Down the stretch, our campaign will communicate our message of restoring impartial and robust law and order in numerous ways, including by deploying the resources you have contributed, and that we have carefully stewarded, to reach millions of North Carolinians through broadcast media, direct mail, print and digital. But especially for supporters and friends, from here on out, I also will personally send more extended thoughts every few days.
Some of these updates will expand on our principal campaign messages with context and background. Some will comment on breaking news of relevance to our race and explore ways the Attorney General can make life better for North Carolinians.

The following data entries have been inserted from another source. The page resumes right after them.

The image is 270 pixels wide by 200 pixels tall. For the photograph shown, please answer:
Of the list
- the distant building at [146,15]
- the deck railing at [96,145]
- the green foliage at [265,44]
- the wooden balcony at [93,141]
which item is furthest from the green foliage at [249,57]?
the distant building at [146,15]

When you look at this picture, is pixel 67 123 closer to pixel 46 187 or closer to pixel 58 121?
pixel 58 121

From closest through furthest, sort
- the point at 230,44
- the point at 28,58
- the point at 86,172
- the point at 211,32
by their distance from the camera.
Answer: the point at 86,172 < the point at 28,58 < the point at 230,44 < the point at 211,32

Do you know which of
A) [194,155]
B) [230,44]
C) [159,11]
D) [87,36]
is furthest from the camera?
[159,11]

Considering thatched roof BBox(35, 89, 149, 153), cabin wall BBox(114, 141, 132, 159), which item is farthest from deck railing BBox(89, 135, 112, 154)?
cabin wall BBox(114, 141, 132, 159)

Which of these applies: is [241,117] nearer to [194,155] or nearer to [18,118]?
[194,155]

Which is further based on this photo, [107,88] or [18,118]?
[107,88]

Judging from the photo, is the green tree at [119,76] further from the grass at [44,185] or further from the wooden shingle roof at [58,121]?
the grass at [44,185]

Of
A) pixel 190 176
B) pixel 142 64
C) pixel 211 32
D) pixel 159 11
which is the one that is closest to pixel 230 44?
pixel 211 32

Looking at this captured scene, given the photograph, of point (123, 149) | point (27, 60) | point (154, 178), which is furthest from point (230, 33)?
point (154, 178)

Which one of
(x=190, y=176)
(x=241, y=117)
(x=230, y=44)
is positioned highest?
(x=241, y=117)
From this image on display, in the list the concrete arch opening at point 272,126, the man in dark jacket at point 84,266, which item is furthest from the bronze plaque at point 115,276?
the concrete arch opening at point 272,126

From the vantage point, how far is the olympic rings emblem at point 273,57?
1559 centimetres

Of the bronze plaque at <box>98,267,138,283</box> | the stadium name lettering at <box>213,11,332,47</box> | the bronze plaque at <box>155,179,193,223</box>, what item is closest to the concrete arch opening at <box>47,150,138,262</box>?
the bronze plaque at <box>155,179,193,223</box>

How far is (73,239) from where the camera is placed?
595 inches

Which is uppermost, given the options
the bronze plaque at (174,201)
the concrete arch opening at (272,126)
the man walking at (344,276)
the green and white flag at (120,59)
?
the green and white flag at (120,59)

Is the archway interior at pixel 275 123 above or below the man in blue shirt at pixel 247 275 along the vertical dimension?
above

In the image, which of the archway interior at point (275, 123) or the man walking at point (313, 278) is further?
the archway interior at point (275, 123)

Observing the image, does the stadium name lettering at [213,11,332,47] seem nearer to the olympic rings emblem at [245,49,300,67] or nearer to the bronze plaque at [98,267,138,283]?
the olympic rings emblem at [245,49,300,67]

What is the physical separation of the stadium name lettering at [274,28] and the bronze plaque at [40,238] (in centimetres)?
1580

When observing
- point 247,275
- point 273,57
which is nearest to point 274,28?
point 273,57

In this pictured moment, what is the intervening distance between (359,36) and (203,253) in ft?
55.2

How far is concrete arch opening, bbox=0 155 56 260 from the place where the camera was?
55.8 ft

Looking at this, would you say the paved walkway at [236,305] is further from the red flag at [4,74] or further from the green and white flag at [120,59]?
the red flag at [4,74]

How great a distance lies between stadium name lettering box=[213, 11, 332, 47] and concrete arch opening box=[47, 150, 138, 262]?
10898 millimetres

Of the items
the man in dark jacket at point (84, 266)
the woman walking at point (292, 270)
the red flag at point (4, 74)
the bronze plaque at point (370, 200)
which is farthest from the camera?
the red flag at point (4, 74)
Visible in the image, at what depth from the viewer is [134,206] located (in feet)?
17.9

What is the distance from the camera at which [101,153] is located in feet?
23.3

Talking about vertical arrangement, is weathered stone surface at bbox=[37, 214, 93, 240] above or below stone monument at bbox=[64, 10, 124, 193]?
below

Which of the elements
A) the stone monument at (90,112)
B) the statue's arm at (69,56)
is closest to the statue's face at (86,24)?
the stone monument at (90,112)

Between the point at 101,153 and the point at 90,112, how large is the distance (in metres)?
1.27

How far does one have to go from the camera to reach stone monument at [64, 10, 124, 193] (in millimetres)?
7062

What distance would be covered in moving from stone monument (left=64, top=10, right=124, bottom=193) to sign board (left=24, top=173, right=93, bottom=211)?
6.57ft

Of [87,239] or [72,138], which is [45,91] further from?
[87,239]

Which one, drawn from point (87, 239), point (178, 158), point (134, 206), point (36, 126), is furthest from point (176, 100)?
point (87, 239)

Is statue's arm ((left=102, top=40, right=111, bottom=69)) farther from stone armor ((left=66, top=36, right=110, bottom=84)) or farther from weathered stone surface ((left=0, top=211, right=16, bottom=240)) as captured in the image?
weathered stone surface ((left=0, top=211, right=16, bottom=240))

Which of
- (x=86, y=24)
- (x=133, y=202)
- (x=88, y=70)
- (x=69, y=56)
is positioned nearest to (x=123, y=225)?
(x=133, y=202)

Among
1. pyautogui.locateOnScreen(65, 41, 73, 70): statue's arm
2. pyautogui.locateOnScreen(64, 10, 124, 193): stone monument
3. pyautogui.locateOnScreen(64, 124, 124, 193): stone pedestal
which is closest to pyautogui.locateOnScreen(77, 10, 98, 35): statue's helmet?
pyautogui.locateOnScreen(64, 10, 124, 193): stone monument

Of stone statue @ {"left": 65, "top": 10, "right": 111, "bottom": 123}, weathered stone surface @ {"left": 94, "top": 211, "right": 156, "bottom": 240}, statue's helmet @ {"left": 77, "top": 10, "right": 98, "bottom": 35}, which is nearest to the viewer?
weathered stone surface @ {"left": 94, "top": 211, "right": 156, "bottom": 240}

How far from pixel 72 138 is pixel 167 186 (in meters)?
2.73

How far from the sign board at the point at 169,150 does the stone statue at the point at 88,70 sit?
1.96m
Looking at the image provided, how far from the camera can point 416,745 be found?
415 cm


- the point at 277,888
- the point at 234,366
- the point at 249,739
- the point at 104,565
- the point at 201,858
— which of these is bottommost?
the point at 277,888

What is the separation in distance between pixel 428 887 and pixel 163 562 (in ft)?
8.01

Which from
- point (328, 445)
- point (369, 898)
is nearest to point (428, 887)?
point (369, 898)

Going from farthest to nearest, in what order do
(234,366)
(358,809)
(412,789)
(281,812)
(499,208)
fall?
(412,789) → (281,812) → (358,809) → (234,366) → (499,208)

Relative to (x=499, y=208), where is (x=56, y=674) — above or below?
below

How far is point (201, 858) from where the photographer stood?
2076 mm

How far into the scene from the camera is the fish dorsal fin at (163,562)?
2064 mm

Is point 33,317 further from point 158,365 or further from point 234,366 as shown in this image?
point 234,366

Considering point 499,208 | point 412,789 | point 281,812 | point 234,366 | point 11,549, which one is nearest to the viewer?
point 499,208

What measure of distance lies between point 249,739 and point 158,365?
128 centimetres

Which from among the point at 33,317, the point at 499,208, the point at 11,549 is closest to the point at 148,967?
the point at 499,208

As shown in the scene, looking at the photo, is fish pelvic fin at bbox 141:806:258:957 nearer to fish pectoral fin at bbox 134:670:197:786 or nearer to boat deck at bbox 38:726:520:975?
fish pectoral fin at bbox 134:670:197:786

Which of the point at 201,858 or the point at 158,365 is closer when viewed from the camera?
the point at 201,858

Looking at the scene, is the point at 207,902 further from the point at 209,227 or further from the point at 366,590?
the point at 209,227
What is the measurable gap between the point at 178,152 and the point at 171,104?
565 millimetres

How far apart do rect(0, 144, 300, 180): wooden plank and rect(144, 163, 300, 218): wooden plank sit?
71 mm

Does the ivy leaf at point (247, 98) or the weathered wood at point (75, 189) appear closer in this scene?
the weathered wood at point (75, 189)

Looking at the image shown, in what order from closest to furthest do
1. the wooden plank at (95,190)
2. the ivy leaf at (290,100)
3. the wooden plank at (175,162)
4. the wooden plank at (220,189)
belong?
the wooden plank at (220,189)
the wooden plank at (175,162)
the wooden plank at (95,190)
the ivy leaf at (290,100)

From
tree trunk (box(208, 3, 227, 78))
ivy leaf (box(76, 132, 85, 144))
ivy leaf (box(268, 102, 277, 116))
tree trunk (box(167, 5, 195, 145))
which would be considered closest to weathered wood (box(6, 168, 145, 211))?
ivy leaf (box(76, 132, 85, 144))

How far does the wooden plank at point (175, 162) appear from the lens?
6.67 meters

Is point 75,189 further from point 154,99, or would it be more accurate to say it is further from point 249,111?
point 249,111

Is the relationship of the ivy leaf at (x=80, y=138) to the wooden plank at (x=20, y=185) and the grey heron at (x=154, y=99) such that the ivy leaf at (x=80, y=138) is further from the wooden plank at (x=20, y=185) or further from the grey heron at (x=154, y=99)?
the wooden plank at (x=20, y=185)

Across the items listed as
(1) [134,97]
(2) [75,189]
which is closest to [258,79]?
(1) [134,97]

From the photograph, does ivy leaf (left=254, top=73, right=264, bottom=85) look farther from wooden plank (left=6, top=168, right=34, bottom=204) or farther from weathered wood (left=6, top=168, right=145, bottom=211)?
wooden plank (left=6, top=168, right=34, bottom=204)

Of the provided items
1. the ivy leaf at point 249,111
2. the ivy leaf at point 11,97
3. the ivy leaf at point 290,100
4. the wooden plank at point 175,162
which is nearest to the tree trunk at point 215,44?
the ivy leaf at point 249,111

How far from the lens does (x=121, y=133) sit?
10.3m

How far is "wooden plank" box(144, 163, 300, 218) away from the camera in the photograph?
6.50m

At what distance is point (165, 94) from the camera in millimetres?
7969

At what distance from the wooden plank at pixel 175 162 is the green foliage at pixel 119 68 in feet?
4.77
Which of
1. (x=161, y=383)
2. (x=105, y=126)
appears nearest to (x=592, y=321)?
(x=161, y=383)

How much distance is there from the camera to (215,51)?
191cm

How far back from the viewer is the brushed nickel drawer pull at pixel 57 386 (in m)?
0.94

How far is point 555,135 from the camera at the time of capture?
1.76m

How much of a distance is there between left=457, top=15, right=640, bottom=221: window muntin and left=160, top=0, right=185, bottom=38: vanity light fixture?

Others will keep you abreast of campaign developments as we accelerate toward victory in November.
Today, I’ll elaborate on my X posts about Friday evening’s news from the Supreme Court. The Court let stand lower court injunctions against the Biden Administration’s radical new Title IX regulation. The reg attempts to transform Title IX — the 1972 law establishing equal opportunities for girls and women in education — into the opposite of that original purpose, by stifling free speech criticizing or opting out of trans ideology — pronouns and the whole bit — and requiring almost every school and college in the country to allow biological males into girls’ locker rooms and showers. When the rule took effect in July, attorneys general of more than two dozen states filed legal challenges and won preliminary injunctions. Not North Carolina.
The Supreme Court’s action Friday evening was generally reported as breaking 5-4, but in fact the justices disagreed only whether injunctions should have extended to provisions of the regulation other than the “gender identity” and “sexual orientation” mandates. They all agreed that Title IX’s protection of women’s opportunities doesn’t confer authority to mandate transgender ideology. As stated in the Supreme Court order, “Importantly, all Members of the Court today accept that the plaintiffs were entitled to preliminary injunctive relief as to three provisions of the rule, including the central provision that newly defines sex discrimination to include discrimination on the basis of sexual orientation and gender identity.”